On his part, the bank’s Nigeria Country Director, Shubham Chaudhuri, said, “Nigeria is at a critical historical juncture and has a choice to make. A child born in Nigeria today will be only 36 percent as productive when she grows up as she could be if she had access to effective public education and health services, and has a life expectancy of only 55 years.
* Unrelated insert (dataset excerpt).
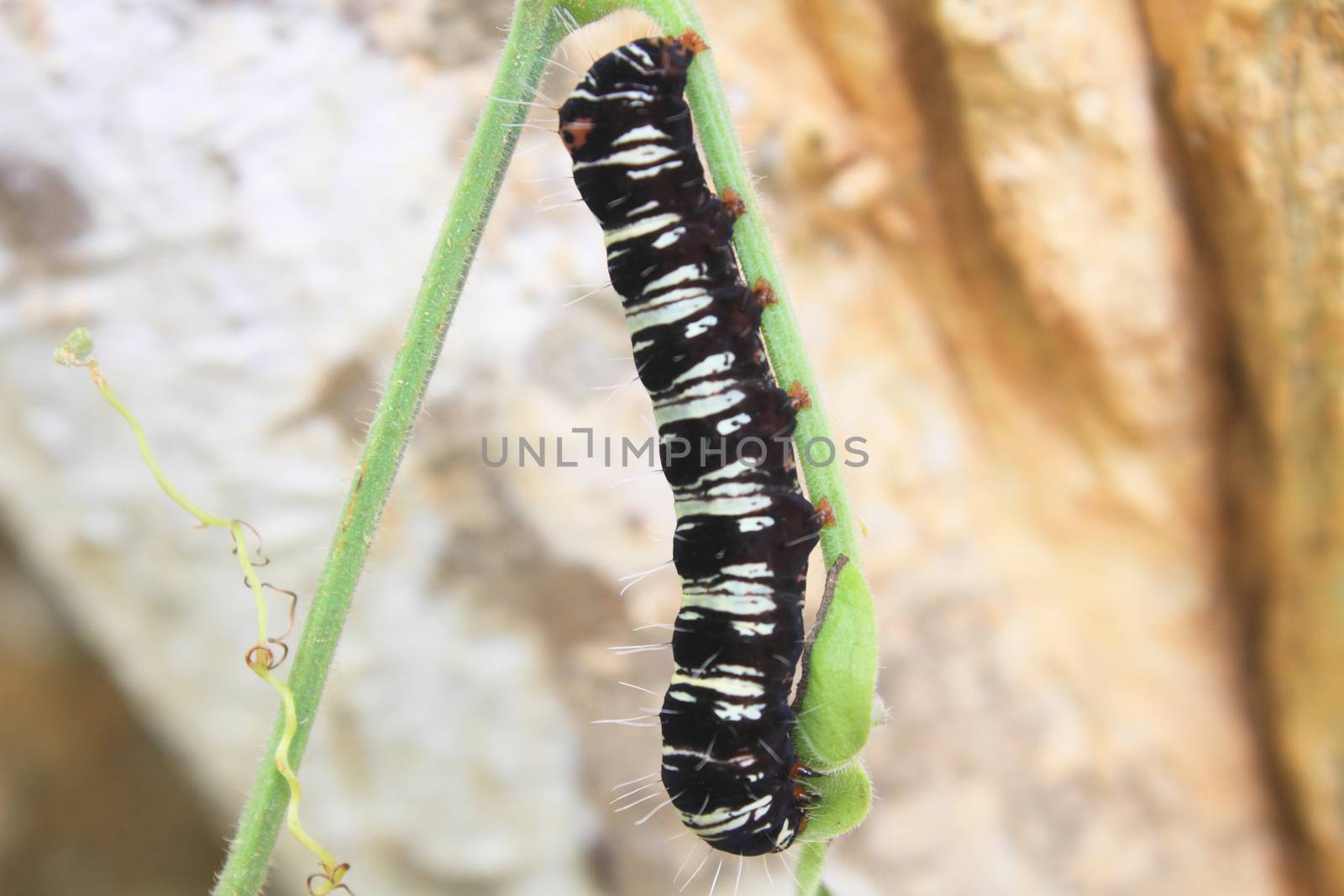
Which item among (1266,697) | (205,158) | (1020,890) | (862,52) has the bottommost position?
(1020,890)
These stark indicators illustrate the urgency for action by Nigeria’s policymakers to improve the macroeconomic and fiscal framework, so as to sustainably enhance the quality of spending and public services at Federal and State levels.”
At the launch in Abuja on Monday, there was a panel session, which featured the Director-General, Budget Office of the Federation, Ben Akabueze; the Chief Economic Adviser to the President, Dr Doyin Salami; and the Director-General of the Debt Management Office, Patience Oniha.
Each of the panelists stressed the need for the government to increase taxes and cover up compliance gaps.
The DMO DG also said that Nigeria should not continue to depend on debts but needed to enhance revenue generation.